The reason is a program that works out how light affects surfaces like skin to make computer-generated characters look more believable.
The software was first used on Gollum in the Lord of the Rings trilogy and is now a staple of blockbusters packed with visual effects.
The man behind the technique, Dr Henrik Jensen of the University of California at San Diego, was recently rewarded for his contribution to Hollywood.
In February he received a Technical Achievement Award from the people who hand out the Oscars.
Game developers are now looking at the techniques to create more realistic looking characters in the next generation of video games.
Convincing looks
The secret in making virtual skin seem real is all to do with light. Dr Jensen found that light did not just bounce from surfaces such as marble and skin.
Instead light beams penetrate below the surface and scatter at different points.
"I was involved in a project where we wanted to simulate weathering of marble," recalls Dr Jensen of his time at the Massachusetts Institute of Technology in 1998.
"One night I illuminated the marble material with a laser-pointer and I noticed how the marble started glowing and how the red light from the laser-pointer even caused a glow on the backside of the material."
This led him to study how light scattered inside materials like marble. The breakthrough came three years later while at Stanford University.
Dr Jensen managed to come up with a mathematical formula that calculates how light is absorbed and dispersed beneath materials like marble or skin.
"The development of the mathematical model was the most difficult aspect of the project," he told BBC News Online.
"It required a number of new algorithms and techniques not previously seen in computer graphics."
Quickly adopted
The software offered the visual effects industry the means to move away from computer-generated faces that looked plastic and unconvincing on the silver screen.

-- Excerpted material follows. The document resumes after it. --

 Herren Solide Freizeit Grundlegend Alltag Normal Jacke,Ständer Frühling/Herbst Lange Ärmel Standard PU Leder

"For skin it has turned out to be a key missing piece in today's visual effects," said Dr Jensen, "and for this reason it has been adopted quickly by the visual effects industry.
"It was used on Gollum in the Lord of the Rings trilogy, and it was used in Harry Potter 2 on Dobby, in Hulk, and in Terminator 3.

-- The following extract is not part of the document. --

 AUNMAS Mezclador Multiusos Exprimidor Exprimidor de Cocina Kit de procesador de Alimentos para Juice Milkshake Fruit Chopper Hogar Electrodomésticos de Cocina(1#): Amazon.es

"Currently, it is being used in almost all visual effects for movies and there are a number of game companies looking at how to adapt the technique for games as well."
Dr Jensen is now working on refining the technique so that it can capture the subtle details in the skin on a human face.
He also hopes that in the future it will be more widely used in architectural design and art restoration to make virtual buildings leap out of the computer screen.